**Fragmento de texto**
────────────────────
Miedo a la responsabilidad

Recorriendo las calles ahora abandonadas de Pripyat uno se estremece al pensar cómo toda esa gente fue evacuada de allí para no poder volver a sus casas nunca. Las autoridades tardaron poco tiempo en darse cuenta de la magnitud del accidente, pero el miedo a la responsabilidad hizo que se tardaran 36 horas tras el accidente en dar la orden de evacuación de Pripyat.

El 27 de abril de 1986 a las dos de la tarde empezó el éxodo de todos aquellos que no formaran parte del personal imprescindible. En 2 horas y 40 minutos una columna de 12 kilómetros de longitud compuesta por 1.137 autobuses abandonó la ciudad, dejando tras de sí un moderno núcleo urbano creado para ser un lugar ideal donde disfrutar de la casi mejor vida que la URSS podía proporcionar a sus ciudadanos.
────────────────────
**Conjunto de tareas**
(1) Devuelve, sin cambiar nada, el pasaje del texto sobre la evacuación de Pripyat que va entre "El 27 de abril" y "a sus ciudadanos.", ambos incluidos.
(2) Responde con datos del texto sobre la evacuación de Pripyat:
(a) ¿Cuántas horas después del accidente se dio la orden de evacuar Pripyat?
(b) ¿A qué hora del 27 de abril de 1986 comenzó el éxodo?
(c) ¿Cuántos autobuses componían la columna que abandonó la ciudad?

Entradas de etiquetado de contornos:
────────────────────
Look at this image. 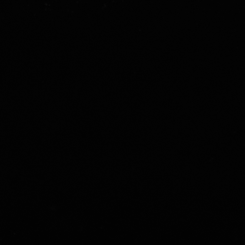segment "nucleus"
<instances>
[]
</instances>
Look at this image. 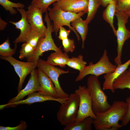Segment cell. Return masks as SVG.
────────────────────
**Respuestas dadas**
(1)
El 27 de abril de 1986 a las dos de la tarde empezó el éxodo de todos aquellos que no formaran parte del personal imprescindible. En 2 horas y 40 minutos una columna de 12 kilómetros de longitud compuesta por 1.137 autobuses abandonó la ciudad, dejando tras de sí un moderno núcleo urbano creado para ser un lugar ideal donde disfrutar de la casi mejor vida que la URSS podía proporcionar a sus ciudadanos.

(2)
(a) 36 horas.
(b) A las dos de la tarde.
(c) 1.137 autobuses.